Examples might include:

  • Hospitals
  • Universities
  • Manufacturers
  • Financial institutions
  • Government agencies

Even with the growth of cloud computing, there are still reasons an organization may want local or regional infrastructure. These can include regulatory requirements, latency-sensitive systems, manufacturing operations, business continuity, or operational control.

Again, this is very different from a hyperscale AI campus.

Hyperscale AI Datacenters

Hyperscale AI datacenters are the facilities getting most of the national attention right now.

These are enormous campuses built by or for major cloud and AI companies. They are often designed for:

  • AI model training
  • GPU compute clusters
  • Large-scale cloud workloads
  • Massive storage systems
  • AI inference at scale

These projects can be hundreds of acres. They can require hundreds of megawatts of power. Some future proposals are even larger.

This is where many of the serious concerns come from.

The Real Concerns With Hyperscale AI Facilities

The criticism of hyperscale AI datacenters is not baseless.

Large projects can create real community tradeoffs.

Power Consumption

Large AI datacenters can require enormous amounts of electricity.

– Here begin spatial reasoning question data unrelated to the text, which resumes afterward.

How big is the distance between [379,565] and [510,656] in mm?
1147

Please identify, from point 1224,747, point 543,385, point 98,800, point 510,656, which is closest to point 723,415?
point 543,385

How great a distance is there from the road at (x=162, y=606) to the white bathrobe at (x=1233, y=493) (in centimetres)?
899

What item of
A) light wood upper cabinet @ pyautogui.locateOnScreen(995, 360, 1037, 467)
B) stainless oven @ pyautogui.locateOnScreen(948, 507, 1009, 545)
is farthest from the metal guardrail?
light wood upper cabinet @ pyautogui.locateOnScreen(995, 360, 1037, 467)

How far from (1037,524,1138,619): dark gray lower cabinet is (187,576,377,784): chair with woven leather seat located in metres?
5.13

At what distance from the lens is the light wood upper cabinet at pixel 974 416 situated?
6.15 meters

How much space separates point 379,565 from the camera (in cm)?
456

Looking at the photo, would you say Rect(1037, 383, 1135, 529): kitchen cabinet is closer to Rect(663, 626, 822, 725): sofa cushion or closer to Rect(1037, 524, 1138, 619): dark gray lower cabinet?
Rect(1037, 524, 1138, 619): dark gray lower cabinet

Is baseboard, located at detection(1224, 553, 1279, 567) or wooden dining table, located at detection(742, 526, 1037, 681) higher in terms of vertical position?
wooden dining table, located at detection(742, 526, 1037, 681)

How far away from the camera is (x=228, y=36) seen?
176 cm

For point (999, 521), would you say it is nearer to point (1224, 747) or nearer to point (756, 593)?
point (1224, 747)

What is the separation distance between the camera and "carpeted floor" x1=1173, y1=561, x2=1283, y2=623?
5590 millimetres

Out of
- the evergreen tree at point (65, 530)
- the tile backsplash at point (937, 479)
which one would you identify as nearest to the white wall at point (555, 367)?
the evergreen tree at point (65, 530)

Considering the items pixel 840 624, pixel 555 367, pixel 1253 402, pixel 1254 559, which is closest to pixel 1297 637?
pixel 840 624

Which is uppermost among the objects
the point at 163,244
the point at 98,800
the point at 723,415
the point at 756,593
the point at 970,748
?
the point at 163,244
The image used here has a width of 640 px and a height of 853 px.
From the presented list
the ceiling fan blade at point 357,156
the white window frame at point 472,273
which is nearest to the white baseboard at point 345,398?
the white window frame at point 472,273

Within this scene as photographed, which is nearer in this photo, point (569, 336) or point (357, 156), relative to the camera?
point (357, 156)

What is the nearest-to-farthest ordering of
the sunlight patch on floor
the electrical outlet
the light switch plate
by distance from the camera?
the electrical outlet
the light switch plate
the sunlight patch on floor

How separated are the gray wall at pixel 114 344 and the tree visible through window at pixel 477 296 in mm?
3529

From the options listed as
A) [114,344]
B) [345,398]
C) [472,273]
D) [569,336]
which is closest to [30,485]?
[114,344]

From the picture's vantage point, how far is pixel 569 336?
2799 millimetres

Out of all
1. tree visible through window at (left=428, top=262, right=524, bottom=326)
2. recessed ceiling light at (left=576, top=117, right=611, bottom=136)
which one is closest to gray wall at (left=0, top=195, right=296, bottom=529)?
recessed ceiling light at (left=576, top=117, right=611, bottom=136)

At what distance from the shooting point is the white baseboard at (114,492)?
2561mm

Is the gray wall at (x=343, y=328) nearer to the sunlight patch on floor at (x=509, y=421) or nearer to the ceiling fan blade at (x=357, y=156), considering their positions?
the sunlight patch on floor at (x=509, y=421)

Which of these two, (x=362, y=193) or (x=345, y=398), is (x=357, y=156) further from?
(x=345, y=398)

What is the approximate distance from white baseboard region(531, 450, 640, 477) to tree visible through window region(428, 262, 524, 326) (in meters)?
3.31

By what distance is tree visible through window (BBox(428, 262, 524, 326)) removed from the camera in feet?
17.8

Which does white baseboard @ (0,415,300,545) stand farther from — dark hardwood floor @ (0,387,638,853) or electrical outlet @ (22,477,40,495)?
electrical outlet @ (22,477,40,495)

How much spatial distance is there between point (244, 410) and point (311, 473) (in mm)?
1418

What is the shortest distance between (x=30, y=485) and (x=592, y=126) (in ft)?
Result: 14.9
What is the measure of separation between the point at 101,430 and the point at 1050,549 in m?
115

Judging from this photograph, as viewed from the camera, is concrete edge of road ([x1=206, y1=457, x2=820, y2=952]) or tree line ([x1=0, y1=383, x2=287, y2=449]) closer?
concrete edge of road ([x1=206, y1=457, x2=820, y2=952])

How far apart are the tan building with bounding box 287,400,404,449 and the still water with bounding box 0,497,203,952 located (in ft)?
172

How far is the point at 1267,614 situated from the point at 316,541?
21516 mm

That can create concerns around:

  • Grid capacity
  • Utility upgrades
  • Energy pricing
  • New generation requirements
  • Infrastructure costs passed on to ratepayers

A smaller regional facility may barely register compared to a massive AI campus. Scale matters.

Water Usage

Some datacenter cooling designs use significant water.

That makes it important to ask:

  • What cooling method will be used?
  • How much water will be required?
  • Where will the water come from?
  • Is the usage sustainable?
  • What happens during drought or peak demand?

Not every datacenter uses the same cooling model, so this should be evaluated based on the actual project.

Limited Long-Term Employment

Large datacenter projects can create significant temporary construction work, but long-term staffing is often more modest than people expect.

That does not mean the jobs are worthless. Many are skilled, technical, and well-paying.

But communities should be realistic about the permanent employment numbers, especially if large incentives are being discussed.

Tax Incentives and TIF

This may be the most important local issue.

A datacenter can be a good project, a bad project, or somewhere in between depending on the public deal.

Cities should be cautious with:

  • Tax abatements
  • TIF districts
  • Sales tax exemptions
  • Utility discounts
  • Public infrastructure subsidies

There is a big difference between a project that pays its way and strengthens the tax base, and a project where the public gives away too much of the upside.

The details matter.

The Bottom Line

Hutchinson should ask questions. That is how local government is supposed to work.

But the conversation should be grounded in the actual scale of what is being discussed.

Based on the publicly discussed size, this does not appear to be a massive AI datacenter campus. It appears much closer to a small regional colocation or enterprise-style facility.

That does not automatically make it good.

It also does not automatically make it bad.

The right approach is to evaluate the actual proposal when details are available:

  • What is the size?
  • What is the use?
  • What are the power and water requirements?
  • What infrastructure is needed?
  • What incentives are being requested?
  • What is the net benefit to the community?
  • What protections are included for residents and taxpayers?

“Datacenter” is a broad term. Some are massive resource-intensive AI campuses. Some are modest infrastructure facilities that can strengthen local connectivity and support business growth.

Those should not be treated as the same thing.

A rational conversation starts with scale, facts, and a clear-eyed look at the tradeoffs.